YOUR GOAL:
When you write out the listing, keep every character and omit the pictures.

DATA EXCERPT:
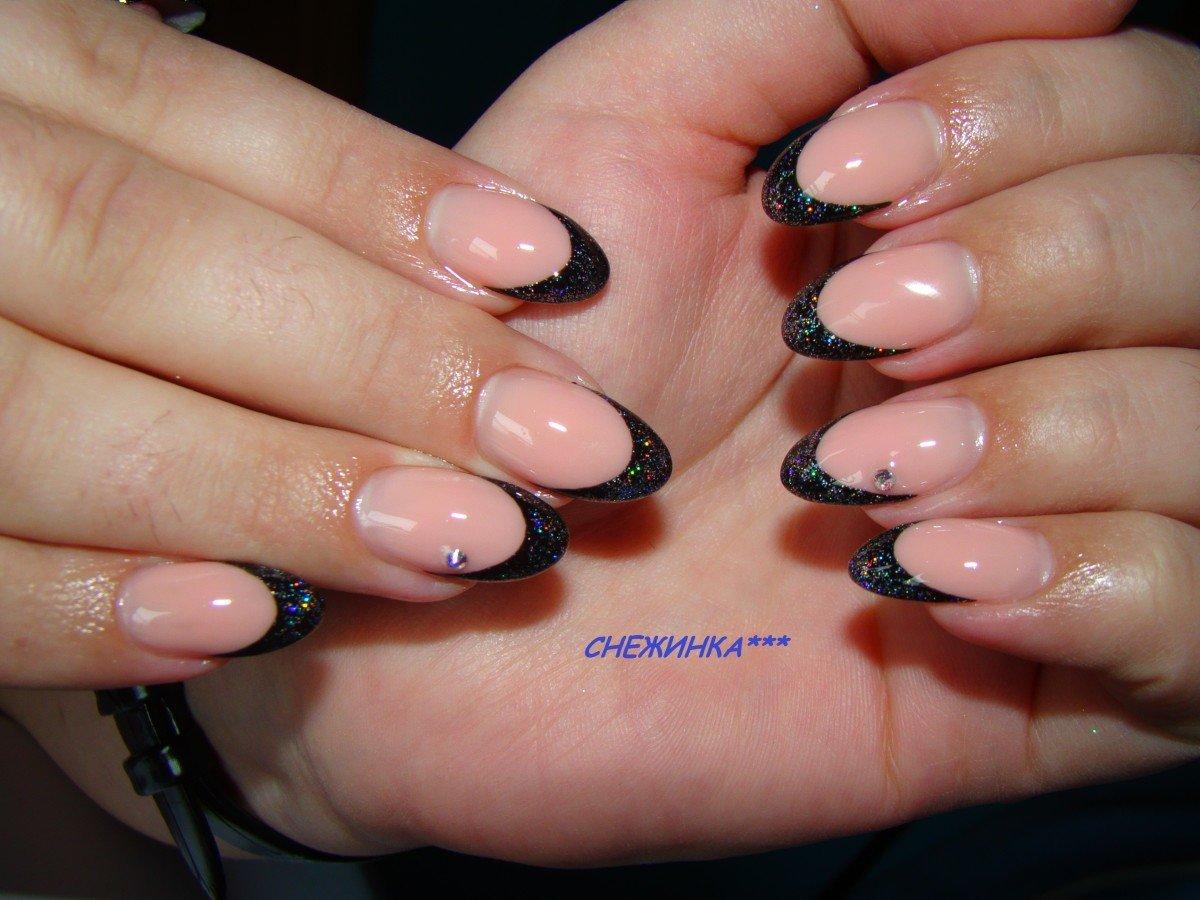 фото миндальных нарощенных ногтей френч мире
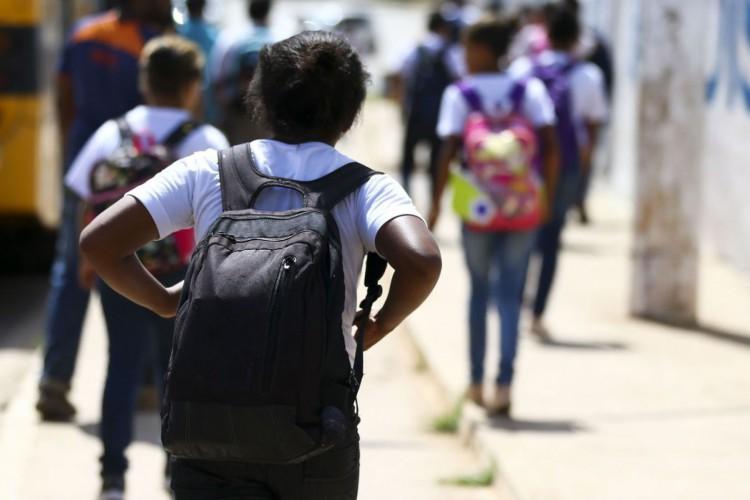 Alunos saindo de escola na Estrutural, no Distrito Federal (Foto: Marcelo Camargo/Agência Brasil)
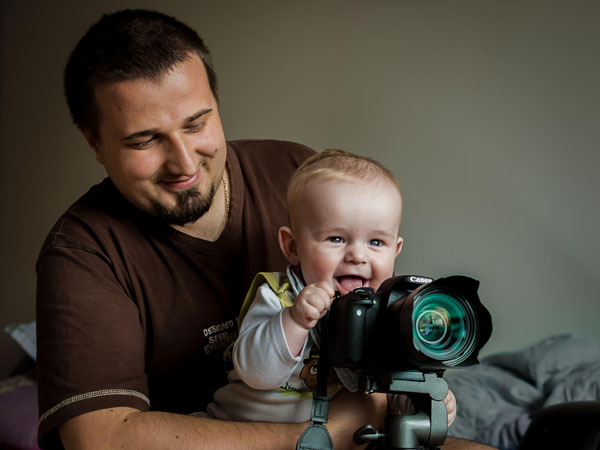 kid-holding-camera-photo-21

RESULT:
 фото миндальных нарощенных ногтей френч мире
 Alunos saindo de escola na Estrutural, no Distrito Federal (Foto: Marcelo Camargo/Agência Brasil)
 kid-holding-camera-photo-21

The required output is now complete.